焼け跡にたくさんのバラックが建った。「ノガミ(上野の逆さ読み)の闇市」と呼ばれた場所は、後のアメヤ横丁、通称アメ横だ。始めは物々交換の場だったが、やがて、横流しの食料が売られたり、怪しげな食べ物が売られたりするようになった。混乱の中、皆必死で生きていたのだ。
父は、静江が疎開先から相談もなく一人で帰ってきたことについて、何も言わなかった。こうと決めたら後には引かず、何でもやり通す静江の性格を知っていたからだろう。
花家は無事であった。職人たちも無事だった。広小路から、西に入った池之端仲町通りの薬屋「宝丹」の一画まで、奇跡的に焼け残ったのだ。都電も走るほど幅広い広小路が防火帯となり、上野の山や不忍池に近く、住宅が密集していなかったことや、風の向きなども幸いしたらしい。
父は間もなく店を再開した。砂糖が不足し、人々は甘いものに飢えていた。花家は戦中に砂糖を備蓄していたため、それを使ってお汁粉や甘い味付けのお弁当を売り出した。これが当たって大繁盛。また、父は物資の少ない中、海藻を使ってそばのようなものをつくった。それもまた当たって、店の前には長蛇の列ができた。
父は稼いだお金でアメ横に三軒のバラックを建て、静江たちはその一軒に住むことになった。隣はホステスの寮になり、もう一軒は酒場になった。酒場の経営者は女装趣味の男で、夕方になると赤い着物を着て歌い出す。夜中には、酔ったホステスたちがキャーキャー言いながら帰ってきて、それに酒場の酔っ払いが絡む声。野犬も吠える。ある時などピストルの音までが。一晩中大騒ぎの毎日であった。

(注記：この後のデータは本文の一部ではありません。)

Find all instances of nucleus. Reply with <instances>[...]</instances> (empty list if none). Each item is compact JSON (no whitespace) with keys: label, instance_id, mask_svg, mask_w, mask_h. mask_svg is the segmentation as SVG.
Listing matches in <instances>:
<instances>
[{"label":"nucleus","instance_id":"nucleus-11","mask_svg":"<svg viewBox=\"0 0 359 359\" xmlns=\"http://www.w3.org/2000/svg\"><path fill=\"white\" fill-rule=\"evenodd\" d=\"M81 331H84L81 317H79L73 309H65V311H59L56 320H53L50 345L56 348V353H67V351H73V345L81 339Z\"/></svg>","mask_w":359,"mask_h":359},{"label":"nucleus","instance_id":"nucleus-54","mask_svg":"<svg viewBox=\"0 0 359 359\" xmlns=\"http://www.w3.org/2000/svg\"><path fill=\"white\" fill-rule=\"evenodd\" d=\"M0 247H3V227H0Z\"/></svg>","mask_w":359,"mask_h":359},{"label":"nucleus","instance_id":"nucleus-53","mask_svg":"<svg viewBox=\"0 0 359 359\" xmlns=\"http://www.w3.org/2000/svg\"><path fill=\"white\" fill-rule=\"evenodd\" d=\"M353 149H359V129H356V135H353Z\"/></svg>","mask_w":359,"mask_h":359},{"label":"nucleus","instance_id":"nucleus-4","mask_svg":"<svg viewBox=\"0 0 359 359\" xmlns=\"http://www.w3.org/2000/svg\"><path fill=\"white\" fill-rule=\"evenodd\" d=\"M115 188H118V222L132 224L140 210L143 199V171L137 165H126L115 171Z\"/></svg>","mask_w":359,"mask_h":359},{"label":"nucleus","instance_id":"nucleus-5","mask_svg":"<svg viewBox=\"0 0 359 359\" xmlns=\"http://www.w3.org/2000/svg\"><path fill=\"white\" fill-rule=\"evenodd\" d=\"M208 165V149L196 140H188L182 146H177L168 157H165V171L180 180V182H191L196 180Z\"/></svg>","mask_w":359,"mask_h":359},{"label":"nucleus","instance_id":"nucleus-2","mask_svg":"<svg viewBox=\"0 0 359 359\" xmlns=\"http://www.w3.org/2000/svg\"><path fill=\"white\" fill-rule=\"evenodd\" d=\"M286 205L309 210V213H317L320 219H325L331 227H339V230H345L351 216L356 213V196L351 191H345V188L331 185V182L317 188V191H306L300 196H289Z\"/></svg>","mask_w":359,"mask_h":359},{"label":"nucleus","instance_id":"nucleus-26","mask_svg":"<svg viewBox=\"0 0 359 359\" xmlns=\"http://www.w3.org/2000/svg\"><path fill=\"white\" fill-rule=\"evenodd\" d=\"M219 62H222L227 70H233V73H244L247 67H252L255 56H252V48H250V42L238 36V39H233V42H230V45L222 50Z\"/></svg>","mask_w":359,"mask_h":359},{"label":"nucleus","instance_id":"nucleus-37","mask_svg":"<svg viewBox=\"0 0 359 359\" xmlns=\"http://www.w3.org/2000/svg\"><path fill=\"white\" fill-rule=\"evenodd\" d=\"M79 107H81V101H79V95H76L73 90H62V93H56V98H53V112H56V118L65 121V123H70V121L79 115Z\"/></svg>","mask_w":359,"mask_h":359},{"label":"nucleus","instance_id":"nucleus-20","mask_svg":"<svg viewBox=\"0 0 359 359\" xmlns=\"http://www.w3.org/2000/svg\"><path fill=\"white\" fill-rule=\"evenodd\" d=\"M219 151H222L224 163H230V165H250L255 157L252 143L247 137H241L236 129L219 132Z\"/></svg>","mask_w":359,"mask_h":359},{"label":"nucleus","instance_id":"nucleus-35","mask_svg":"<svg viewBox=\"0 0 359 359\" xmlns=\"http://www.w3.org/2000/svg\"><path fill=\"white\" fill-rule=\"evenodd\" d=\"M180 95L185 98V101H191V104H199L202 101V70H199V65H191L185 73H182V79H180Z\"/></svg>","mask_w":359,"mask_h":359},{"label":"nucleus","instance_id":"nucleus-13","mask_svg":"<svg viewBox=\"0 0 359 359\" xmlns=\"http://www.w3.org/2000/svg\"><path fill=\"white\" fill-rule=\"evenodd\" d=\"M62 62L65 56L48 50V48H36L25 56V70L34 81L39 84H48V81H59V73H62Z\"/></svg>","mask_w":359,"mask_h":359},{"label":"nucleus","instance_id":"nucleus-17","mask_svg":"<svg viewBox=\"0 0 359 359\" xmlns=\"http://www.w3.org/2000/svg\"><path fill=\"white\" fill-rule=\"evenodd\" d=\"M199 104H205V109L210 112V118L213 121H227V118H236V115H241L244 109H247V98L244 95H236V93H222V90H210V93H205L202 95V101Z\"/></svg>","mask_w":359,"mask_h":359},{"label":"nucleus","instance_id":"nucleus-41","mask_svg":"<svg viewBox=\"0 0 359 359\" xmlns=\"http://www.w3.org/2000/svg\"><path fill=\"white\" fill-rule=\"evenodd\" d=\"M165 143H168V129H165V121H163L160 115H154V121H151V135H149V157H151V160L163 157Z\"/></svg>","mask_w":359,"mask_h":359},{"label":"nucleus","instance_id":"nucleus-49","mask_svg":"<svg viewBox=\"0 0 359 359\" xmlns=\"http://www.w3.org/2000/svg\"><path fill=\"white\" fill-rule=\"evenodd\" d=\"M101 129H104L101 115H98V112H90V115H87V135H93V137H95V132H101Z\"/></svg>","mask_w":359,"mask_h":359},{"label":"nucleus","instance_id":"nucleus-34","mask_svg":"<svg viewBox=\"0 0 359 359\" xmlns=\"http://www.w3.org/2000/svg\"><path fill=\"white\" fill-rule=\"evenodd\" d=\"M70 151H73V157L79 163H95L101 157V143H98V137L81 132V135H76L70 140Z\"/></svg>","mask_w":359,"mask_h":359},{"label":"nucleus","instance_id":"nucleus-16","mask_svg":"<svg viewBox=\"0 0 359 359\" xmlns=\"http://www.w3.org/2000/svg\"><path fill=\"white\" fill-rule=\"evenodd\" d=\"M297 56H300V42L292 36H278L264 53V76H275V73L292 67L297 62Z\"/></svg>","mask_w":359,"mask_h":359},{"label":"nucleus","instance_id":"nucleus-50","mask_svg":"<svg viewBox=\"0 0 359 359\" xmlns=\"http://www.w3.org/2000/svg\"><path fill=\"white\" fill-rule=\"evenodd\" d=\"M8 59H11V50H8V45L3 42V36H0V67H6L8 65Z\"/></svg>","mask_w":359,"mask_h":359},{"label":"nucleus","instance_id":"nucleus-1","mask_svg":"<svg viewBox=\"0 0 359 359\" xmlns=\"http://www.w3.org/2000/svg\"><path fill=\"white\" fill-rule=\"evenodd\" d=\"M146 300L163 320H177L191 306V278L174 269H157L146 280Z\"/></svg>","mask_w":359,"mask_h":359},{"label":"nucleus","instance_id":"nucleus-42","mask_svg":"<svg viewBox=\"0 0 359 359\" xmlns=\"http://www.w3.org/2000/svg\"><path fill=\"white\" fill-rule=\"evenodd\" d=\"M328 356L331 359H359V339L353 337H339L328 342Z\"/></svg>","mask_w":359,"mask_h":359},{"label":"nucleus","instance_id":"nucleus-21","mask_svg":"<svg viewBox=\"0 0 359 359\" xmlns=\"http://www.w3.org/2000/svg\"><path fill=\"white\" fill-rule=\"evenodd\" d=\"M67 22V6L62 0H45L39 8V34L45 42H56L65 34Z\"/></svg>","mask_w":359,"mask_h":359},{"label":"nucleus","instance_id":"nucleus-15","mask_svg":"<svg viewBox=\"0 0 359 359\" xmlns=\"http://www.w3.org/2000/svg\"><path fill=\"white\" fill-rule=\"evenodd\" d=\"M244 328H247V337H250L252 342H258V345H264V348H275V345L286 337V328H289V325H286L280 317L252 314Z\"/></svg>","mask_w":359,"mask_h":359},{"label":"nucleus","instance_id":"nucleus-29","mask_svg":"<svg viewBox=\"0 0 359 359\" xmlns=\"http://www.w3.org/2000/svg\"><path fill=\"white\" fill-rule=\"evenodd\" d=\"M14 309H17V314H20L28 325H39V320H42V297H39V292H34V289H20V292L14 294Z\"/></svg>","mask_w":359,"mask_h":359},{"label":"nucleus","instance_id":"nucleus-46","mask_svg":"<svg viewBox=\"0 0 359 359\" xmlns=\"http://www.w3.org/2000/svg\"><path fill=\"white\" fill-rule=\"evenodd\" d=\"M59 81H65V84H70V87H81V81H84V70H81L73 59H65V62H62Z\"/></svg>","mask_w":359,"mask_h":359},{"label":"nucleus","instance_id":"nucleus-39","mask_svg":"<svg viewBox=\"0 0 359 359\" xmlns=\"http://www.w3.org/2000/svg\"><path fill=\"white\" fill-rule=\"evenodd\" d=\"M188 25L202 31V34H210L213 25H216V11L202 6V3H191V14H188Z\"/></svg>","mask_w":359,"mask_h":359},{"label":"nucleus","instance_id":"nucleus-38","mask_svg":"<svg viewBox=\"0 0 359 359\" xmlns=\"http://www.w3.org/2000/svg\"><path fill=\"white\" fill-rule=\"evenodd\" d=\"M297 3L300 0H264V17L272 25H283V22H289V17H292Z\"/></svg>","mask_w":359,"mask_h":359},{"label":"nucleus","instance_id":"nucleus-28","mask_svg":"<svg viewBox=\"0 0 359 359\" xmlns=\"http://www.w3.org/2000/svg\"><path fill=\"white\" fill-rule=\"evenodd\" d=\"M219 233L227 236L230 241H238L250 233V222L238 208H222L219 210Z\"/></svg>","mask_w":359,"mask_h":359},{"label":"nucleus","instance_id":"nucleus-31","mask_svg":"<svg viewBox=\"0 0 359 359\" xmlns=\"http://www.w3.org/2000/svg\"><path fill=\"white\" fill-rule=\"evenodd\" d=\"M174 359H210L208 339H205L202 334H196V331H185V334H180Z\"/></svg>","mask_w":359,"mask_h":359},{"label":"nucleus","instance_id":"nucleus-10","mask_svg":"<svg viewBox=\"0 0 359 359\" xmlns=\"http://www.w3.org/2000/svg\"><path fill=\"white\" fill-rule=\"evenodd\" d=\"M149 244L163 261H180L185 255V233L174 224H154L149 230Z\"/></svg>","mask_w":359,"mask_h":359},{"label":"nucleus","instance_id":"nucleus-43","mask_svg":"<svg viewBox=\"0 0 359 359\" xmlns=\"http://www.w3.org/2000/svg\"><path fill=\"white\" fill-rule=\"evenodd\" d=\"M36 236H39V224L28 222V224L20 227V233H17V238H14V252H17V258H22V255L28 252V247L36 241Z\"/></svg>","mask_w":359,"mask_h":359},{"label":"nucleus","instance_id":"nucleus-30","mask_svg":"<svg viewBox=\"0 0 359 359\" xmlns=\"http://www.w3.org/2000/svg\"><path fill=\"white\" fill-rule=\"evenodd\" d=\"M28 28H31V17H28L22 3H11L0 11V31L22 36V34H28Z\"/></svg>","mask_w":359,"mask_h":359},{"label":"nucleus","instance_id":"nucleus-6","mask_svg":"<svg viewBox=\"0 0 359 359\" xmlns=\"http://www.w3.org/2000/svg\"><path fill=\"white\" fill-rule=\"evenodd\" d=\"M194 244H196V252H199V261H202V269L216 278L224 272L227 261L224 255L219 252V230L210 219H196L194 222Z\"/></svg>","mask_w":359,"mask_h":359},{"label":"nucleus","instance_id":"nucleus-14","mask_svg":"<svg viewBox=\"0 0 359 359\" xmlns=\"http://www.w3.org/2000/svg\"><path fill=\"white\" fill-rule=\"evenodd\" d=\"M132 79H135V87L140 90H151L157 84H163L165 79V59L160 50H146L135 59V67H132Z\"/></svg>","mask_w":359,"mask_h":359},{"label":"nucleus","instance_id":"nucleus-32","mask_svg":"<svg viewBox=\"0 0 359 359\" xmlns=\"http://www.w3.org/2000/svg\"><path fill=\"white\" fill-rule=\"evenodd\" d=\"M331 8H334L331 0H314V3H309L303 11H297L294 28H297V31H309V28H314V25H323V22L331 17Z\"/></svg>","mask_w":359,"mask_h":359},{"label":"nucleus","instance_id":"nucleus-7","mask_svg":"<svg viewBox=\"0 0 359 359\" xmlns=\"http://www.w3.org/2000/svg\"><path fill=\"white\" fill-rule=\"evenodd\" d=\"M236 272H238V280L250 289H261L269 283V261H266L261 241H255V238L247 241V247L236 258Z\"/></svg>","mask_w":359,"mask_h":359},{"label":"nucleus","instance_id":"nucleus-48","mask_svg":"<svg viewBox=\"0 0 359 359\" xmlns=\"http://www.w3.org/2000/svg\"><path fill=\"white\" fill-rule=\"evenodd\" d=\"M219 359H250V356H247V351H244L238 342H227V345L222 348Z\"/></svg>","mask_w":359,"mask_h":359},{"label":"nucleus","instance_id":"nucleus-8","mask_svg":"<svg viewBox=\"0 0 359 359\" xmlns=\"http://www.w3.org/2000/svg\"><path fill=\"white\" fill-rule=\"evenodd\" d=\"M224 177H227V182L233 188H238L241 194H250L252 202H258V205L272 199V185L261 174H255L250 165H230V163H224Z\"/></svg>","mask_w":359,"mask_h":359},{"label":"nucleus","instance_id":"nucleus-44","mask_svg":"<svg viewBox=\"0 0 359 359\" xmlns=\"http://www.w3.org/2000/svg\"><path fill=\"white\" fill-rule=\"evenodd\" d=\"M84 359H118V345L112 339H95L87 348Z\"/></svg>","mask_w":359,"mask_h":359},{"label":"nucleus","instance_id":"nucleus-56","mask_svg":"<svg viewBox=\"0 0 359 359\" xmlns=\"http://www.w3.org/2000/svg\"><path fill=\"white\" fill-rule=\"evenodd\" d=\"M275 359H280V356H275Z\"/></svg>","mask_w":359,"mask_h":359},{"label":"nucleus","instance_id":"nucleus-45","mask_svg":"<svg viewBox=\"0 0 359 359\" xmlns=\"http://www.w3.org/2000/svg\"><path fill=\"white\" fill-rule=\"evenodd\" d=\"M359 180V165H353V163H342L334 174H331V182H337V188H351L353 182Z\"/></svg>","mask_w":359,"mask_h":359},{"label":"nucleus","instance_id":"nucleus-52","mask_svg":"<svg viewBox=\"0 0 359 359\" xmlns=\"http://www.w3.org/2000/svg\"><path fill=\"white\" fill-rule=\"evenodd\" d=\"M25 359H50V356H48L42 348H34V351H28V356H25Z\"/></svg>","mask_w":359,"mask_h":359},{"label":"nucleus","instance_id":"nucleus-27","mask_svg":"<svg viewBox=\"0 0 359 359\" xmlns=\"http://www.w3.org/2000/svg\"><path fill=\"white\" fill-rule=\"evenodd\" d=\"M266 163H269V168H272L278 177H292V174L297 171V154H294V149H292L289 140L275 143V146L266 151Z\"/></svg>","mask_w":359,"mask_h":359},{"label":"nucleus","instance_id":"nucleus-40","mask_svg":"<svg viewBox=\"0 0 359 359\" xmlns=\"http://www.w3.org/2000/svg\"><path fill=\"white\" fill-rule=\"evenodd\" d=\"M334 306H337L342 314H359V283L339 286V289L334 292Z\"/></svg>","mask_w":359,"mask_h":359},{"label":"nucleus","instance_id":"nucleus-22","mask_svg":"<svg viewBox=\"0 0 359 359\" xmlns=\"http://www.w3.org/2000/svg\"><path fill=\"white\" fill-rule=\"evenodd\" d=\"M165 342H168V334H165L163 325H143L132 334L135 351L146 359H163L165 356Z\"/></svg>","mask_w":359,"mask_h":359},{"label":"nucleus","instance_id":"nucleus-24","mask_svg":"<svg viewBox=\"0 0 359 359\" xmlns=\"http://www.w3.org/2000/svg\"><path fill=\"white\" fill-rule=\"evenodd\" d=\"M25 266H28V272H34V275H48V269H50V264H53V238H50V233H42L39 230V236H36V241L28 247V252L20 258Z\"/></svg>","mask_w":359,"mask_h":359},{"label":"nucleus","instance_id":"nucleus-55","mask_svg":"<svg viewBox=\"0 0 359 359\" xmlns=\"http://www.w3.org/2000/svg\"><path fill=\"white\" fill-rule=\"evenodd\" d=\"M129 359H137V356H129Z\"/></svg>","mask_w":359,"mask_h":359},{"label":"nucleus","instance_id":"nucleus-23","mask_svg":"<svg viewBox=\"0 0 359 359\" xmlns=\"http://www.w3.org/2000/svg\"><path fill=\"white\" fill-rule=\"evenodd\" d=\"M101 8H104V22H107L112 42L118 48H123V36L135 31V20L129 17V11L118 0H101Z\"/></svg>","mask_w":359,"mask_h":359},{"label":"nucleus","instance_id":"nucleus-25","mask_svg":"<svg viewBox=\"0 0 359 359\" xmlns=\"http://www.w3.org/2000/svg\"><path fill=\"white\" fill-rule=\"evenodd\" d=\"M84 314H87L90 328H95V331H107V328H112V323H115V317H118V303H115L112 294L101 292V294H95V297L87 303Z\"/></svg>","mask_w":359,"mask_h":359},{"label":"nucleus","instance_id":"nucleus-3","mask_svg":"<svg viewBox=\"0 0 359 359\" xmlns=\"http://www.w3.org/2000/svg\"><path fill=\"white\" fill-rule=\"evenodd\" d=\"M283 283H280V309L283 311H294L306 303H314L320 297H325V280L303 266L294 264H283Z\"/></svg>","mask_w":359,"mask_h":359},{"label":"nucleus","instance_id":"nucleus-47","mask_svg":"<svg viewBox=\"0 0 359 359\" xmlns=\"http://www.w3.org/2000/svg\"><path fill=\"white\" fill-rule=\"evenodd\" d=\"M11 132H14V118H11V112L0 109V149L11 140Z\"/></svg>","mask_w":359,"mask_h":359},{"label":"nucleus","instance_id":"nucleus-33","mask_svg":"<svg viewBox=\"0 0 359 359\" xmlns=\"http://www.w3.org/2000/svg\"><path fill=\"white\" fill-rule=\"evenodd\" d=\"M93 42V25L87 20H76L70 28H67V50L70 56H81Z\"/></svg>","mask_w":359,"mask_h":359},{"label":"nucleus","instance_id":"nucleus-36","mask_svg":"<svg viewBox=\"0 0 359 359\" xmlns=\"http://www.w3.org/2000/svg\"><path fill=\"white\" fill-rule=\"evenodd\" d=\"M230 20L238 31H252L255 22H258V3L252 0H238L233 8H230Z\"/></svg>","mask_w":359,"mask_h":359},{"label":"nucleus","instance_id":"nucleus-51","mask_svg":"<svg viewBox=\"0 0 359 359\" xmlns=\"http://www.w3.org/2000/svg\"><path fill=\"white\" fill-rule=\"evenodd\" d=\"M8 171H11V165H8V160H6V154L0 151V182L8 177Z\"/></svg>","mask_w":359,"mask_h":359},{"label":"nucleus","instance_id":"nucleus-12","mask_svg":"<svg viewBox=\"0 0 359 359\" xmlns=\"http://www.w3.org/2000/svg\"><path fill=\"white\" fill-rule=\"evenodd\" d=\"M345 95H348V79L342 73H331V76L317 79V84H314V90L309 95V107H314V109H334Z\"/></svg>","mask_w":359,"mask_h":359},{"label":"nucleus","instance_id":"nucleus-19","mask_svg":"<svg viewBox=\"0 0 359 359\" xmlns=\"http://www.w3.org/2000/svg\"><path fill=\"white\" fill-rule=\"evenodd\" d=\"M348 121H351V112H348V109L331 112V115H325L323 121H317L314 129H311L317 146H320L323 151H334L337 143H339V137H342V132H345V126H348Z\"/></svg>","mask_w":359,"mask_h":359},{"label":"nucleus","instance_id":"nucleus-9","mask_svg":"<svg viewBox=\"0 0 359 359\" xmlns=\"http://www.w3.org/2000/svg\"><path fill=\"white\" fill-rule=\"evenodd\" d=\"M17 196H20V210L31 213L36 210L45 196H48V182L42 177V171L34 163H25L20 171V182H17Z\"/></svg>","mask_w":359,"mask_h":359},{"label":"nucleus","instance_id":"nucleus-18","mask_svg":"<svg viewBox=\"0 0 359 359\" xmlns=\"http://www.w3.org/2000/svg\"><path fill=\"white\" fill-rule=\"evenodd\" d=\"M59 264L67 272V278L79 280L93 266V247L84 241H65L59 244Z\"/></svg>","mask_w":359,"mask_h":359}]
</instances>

静江の近所がそうであったように、上野駅界隈は「魔の町」と呼ばれていた。夜、叫び声が聞こえて外へ飛び出すと、血だらけでドスを持った人がいる。周りは見物の人だかり。女性が町を歩くと「いくら?」なんて声を掛けられたりした。
こんな町だから、やくざも多かった。当時、町の顔役の手足となった愚連隊に「血桜団」という大がかりな一団があった。今で言う不良の集まりだ。ところが静江はこれに憧れた。大きくなったら「血桜団」の女番長になりたいと、一時期本気でそう思っていた。力のある者が生き残る戦後の混乱期の風潮を、静江は肌で感じ取っていたのだ。